Selon Dom Jean-Marie Berland, coauteur du livre Val de Loire Roman de la collection Zodiaque :

«Peu de monuments sont datés avec autant de précision que l'église Saint-Aignan d'Orléans. Le moine Helgaud, de Fleury-sur-Loire, a narré beaucoup de détails de son histoire dans sa “Vie du roi Robert le Pieux” (996-1031). Nous savons ainsi qu'après l'incendie de la ville, en 989, on entreprit la reconstruction de cette église. Le Prince... prit tout à sa charge. Il fit établir la nouvelle “maison de Dieu” dans un lieu plus élevé... et suivit la construction jusqu'à son achèvement... La nouvelle église a des proportions grandioses (correspondant à : 86,5 m de longueur, 23,7m de largeur, 19,8 m de hauteur. Elle est dotée de 125 fenêtres).

Helgaud prend point de souligner que le chevet est semblable à celui de la cathédrale de Clermont (et non de Notre-Dame-du-Port). Ajoutons à cela que l'église comptait dix-neuf autels, dont nous connaissons les titulaires. L'autel principal était dédié à saint Pierre et saint Paul... Saint Aignan avait deux autels consacrés à son nom, l'un : ad caput, l'autre : ad pedens.
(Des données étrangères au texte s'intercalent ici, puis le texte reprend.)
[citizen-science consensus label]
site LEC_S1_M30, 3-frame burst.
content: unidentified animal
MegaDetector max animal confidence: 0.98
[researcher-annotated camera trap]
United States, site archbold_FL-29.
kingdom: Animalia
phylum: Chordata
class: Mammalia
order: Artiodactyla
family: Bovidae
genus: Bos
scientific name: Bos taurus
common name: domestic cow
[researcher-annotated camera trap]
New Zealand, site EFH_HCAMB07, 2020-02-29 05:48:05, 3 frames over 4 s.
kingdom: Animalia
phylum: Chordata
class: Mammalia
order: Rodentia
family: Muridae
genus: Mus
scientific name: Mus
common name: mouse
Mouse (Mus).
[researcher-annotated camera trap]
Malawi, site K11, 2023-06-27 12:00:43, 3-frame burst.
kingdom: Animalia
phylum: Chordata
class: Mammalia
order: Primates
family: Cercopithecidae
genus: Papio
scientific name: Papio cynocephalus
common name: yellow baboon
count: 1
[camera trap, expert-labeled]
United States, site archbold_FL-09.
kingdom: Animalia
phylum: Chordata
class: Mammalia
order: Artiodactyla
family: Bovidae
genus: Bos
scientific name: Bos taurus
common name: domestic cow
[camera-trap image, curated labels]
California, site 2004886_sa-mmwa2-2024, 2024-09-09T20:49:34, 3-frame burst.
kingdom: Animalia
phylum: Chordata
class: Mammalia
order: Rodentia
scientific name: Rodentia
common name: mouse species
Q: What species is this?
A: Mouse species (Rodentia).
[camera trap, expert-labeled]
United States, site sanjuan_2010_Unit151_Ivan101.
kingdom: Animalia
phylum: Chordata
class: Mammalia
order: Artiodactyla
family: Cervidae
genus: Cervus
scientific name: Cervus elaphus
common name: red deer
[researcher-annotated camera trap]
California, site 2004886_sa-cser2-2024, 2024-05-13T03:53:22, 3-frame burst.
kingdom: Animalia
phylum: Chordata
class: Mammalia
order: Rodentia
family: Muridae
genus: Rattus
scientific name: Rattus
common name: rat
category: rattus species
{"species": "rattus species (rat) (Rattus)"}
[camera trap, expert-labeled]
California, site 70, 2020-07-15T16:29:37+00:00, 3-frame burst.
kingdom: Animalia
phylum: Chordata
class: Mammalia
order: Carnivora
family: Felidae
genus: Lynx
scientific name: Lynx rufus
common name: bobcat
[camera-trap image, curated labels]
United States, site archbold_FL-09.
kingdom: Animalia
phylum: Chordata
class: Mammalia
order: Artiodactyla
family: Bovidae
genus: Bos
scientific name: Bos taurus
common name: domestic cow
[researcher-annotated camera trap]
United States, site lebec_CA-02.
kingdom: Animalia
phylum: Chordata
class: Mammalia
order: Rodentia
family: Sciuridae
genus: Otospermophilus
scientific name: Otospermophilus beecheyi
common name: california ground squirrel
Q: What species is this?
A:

Ce qui veut dire que l'un était dans l'abside de l'église supérieure, et l'autre dans l'abside de la crypte. Cette ordonnance est classique : l'autel principal, en avant du chœur de l'église haute et peut-être à la croisée du transept. L'autel matutinal, celui de saint Aignan, dans l'abside. L'autel de la confession, dédié aussi au saint, dans la crypte...

Le nombre précis des autels permet de déterminer avec beaucoup de vraisemblance le nombre de chapelles de l'église et de la crypte. En plus des trois autels dont on vient de parler, il reste encore seize autels à placer. Or la crypte compte cinq chapelles rayonnantes autour du déambulatoire. Le Docteur Lesueur a réussi à dégager une chapelle du transept : la première du croisillon Sud. Chaque croisillon devait comporter une chapelle qui devait s'y ouvrir comme celles du chevet, aussi bien dans la crypte que dans l'église haute, bien que les fouilles ne l'aient pas encore prouvé. Les deux autels qui restent devaient être placés dans la nef centrale, de chaque côté, pour fermer le chœur des chanoines, comme on le voyait partout ailleurs, en particulier à Cluny II.

D'autres découvertes du Docteur Lesueur jettent une vive lumière sur le plan général de l'église. Elles ont permis de trouver en place, dans le croisillon Nord, les vestiges d'un pilier rond et d'un pilier tréflé. Cette alternance se retrouvait dans le transept de la cathédrale d'Orléans et dans la basilique Saint-Martin de Tours. On est donc en droit de signaler de grandes similitudes de plan entre Saint-Aignan et ces églises : nef à collatéraux doubles et transept muni lui-même de collatéraux.

De cette grande église, il ne reste que la crypte, mais par celle-ci, on peut juger de son importance.

La dédicace en fut célébrée solennellement le 14 juin 1029...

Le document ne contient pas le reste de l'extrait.